Studio album by Sky Cries Mary
- Released: 1993
- Studio: Brilliant, San Francisco, California
- Genre: Neo-psychedelia, space rock, trance
- Length: 70:01
- Label: Capitol
- Producer: Norman Kerner

Sky Cries Mary chronology
| Exit at the Axis (1992) | A Return to the Inner Experience (1993) | This Timeless Turning (1994) |

= A Return to the Inner Experience =

A Return to the Inner Experience is the second album by the American band Sky Cries Mary, released in 1993 through Capitol Records. "Gone" was released as a single.

==Critical reception==

The Washington Post noted that "the sometimes-realized intention is to be trippy, although a few of the 14 meandering tracks on this 70-minute album are more soporific than transcendent."

※ ※ ※

Reproduce the album text above word for word, from start to finish.

▶ Collected data
※ ※ ※

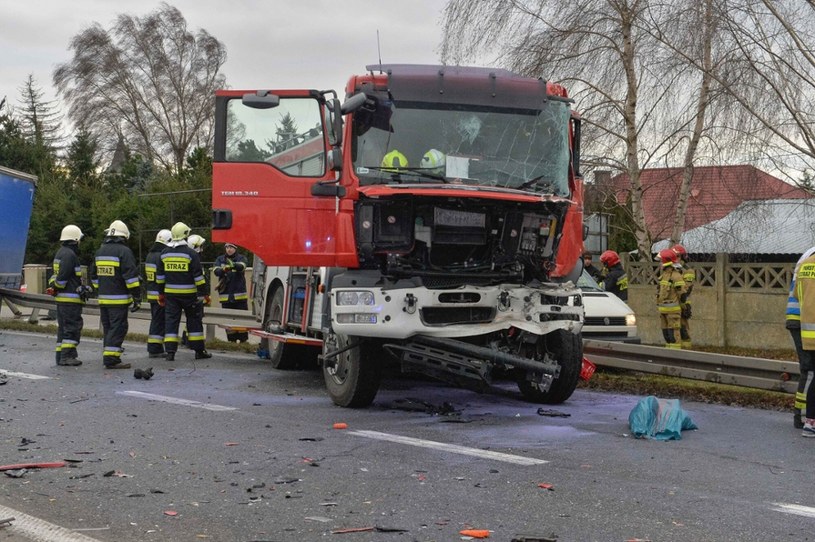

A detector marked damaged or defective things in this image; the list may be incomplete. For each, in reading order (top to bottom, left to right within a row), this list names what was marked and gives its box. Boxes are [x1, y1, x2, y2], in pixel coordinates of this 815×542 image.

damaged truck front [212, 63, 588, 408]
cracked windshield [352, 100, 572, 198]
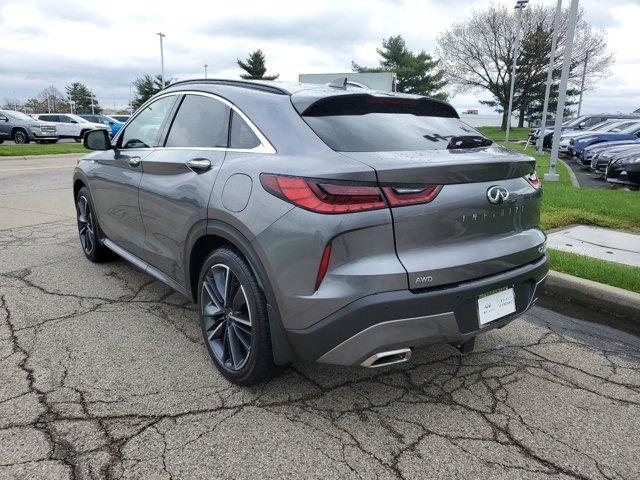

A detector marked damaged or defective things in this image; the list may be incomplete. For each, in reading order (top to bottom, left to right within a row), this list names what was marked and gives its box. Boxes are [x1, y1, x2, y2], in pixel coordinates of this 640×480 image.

※ ※ ※

▶ Expected output
Studio album by Sky Cries Mary
- Released: 1993
- Studio: Brilliant, San Francisco, California
- Genre: Neo-psychedelia, space rock, trance
- Length: 70:01
- Label: Capitol
- Producer: Norman Kerner

Sky Cries Mary chronology
| Exit at the Axis (1992) | A Return to the Inner Experience (1993) | This Timeless Turning (1994) |

= A Return to the Inner Experience =

A Return to the Inner Experience is the second album by the American band Sky Cries Mary, released in 1993 through Capitol Records. "Gone" was released as a single.

==Critical reception==

The Washington Post noted that "the sometimes-realized intention is to be trippy, although a few of the 14 meandering tracks on this 70-minute album are more soporific than transcendent."